Land Rover will celebrate its famous Defender model, which ceases production at the end of this year, with a parade of cars at the Revival.
A hand-picked selection of vehicles produced by Land Rover between 1948 and 1966 will do a parade lap of the historic Goodwood Motor Circuit at noon on each day of the Revival.
The group of cars include the rare, the whacky and those with extraordinary human and historic tales behind them, all of which serve as a poignant reminder of how woven into the fabric of ‘Britishness’ the Defender is.
Perhaps the most significant cars among the 55 attending – although there’s an extraordinary tale behind each of them – is the gathering of 11 pre-production Series I Land Rovers, all coming from the Dunsfold Collection, a registered charity dedicated to preserving Land Rovers. It will be the largest gathering of pre-production Land Rovers seen in motion.
Another car of note in the parade is, surprisingly, a replica, built in 2005, of the very first Land Rover ever built, the 1947 Centre Steer. The idea behind the original car was a vehicle that would serve both right-hand- and left-hand-drive markets. However, because the engine was mounted in the north/south position, the steering layout offered very little legroom and the idea was swiftly dropped. Only the one original Centre Steer was built, and its fate remains something of a myth, but it’s thought it was converted back into a Jeep and used on the family estate of the Wilks (Maurice Wilks famously drew the first sketch for a Land Rover on an Anglesey beach in 1947).

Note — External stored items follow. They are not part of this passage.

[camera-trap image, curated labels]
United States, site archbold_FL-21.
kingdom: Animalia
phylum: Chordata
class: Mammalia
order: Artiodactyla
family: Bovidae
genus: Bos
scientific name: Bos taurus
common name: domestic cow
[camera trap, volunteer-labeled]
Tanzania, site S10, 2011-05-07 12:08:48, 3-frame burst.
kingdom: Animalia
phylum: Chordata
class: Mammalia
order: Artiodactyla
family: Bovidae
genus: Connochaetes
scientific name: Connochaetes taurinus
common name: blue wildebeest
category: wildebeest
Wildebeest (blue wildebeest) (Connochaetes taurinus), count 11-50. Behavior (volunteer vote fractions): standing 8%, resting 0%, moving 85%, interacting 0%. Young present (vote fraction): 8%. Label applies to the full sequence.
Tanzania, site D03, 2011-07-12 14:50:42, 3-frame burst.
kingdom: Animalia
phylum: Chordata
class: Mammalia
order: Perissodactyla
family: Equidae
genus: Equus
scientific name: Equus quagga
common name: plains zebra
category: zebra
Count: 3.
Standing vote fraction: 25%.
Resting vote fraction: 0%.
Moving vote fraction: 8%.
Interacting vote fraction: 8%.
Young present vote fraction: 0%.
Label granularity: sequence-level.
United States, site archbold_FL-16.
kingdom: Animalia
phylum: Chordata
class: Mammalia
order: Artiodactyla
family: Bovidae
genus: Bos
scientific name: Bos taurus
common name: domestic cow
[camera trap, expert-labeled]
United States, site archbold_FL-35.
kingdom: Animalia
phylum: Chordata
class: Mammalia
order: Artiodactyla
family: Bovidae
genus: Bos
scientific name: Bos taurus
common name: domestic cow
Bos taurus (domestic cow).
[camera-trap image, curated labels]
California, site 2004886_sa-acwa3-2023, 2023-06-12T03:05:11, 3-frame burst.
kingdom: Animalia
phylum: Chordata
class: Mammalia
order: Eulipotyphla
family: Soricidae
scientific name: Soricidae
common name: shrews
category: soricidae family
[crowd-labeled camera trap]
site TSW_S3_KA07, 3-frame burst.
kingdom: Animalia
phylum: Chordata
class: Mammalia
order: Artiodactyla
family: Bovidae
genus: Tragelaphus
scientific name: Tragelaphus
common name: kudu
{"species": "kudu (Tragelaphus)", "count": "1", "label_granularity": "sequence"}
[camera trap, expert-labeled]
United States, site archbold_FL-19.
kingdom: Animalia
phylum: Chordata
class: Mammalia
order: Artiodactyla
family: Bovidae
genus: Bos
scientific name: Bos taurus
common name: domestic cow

Brightening up the parade will be a 1952 Series I used by the AA, which bought its first Land Rovers in 1948 for use on night breakdown shifts in London (also proving that SUVs in London have been round longer than feared). There will also be at least seven Series I and II converted Land Rover fire engines, many complete with original hoses and equipment.
One of the most eye-catching contributions to the parade is a 1950 Leyland Beaver; unremarkable in itself, but this one is an original Land Rover delivery truck, replete in its livery with “Helping Britain’s export drive” painted across the flank.
Other Land Rovers taking part that raise a smile and touch on the human tales behind these extraordinary machines include a 1952 Series I in fantastic condition used by a mobile welder, a 1954 Series II Station Wagon believed to be the oldest still on the road, a 1953 Minerva ambulance complete with stretchers and medical equipment, a 1957 Series I used by the Ministry of Transport and Civil Aviation as a snow blower, a 1963 prototype turbodiesel truck, built for military trials with the Belgian army, a 1965 amphibious Land Rover built for the Australian army and, perhaps most brilliant of all: a bright yellow 1950s Series I that was built and adapted by Bertam Mills Circus, specifically to give the impression that Kam, the circus elephant, was driving the car.